TASK MATERIAL:

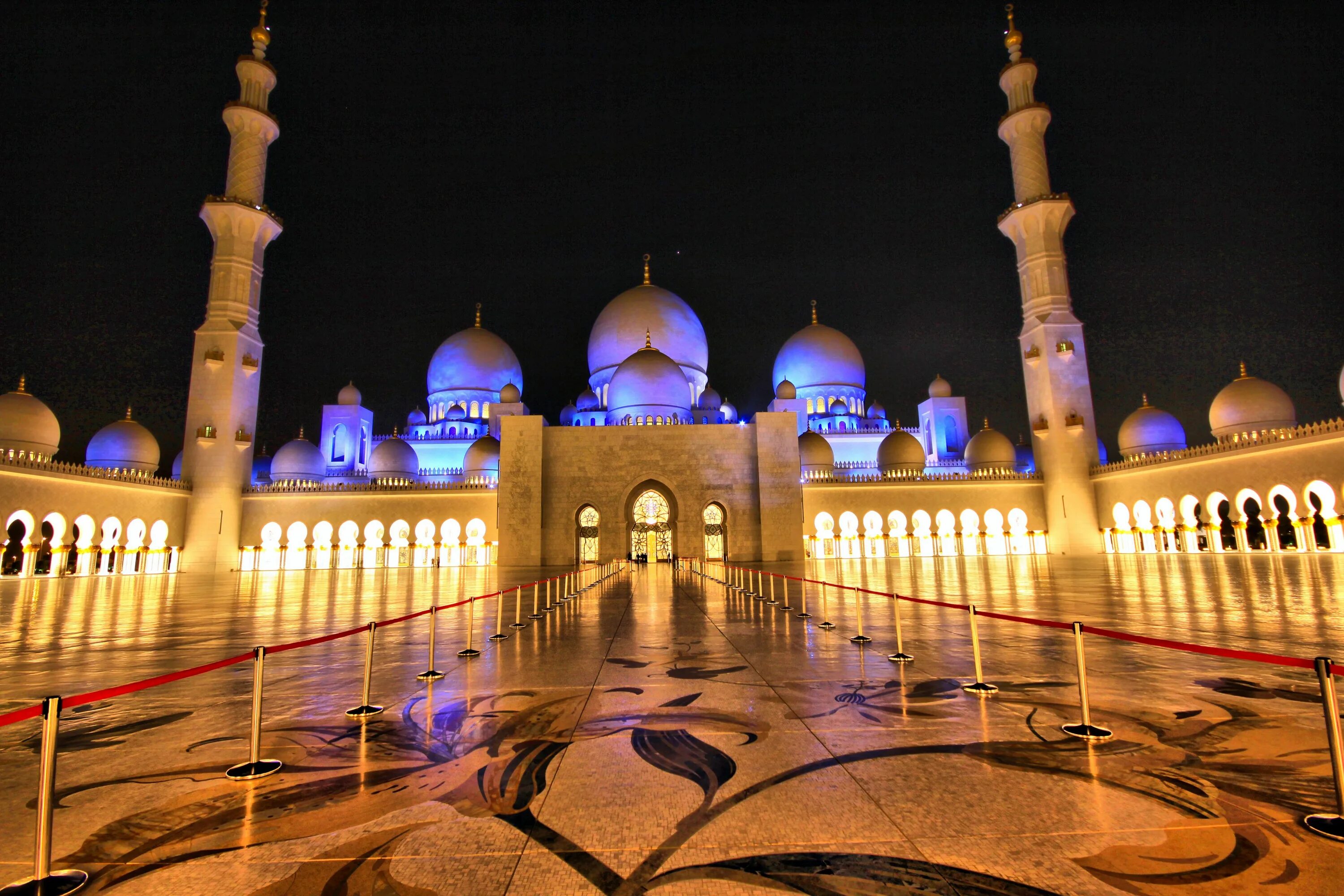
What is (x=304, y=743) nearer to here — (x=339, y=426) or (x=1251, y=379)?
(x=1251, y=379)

==

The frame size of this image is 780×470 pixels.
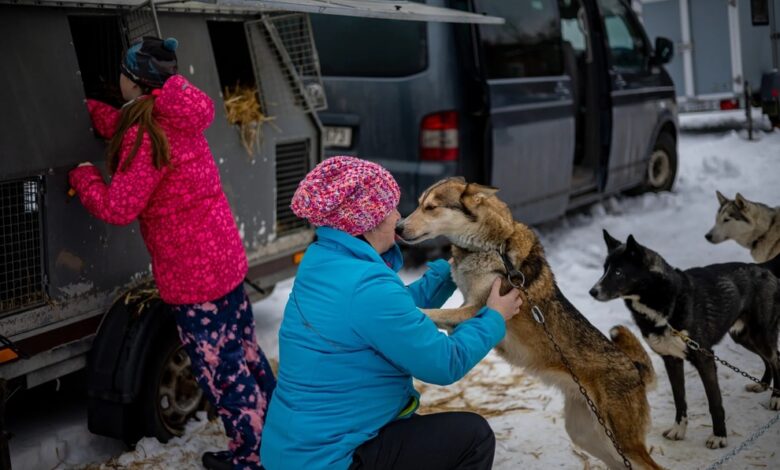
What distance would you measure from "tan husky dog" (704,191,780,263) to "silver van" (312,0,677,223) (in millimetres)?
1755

WORK TO COMPLETE: Collect each line of the records above that contains the word "What", copying every such line in full. Matching is case-sensitive.

ANSWER TO THE EXERCISE:
What is (x=304, y=743) nearer to here — (x=339, y=426) or (x=1251, y=379)?
What distance would you measure from "tan husky dog" (704,191,780,263) to "silver van" (312,0,677,223) (in millimetres)?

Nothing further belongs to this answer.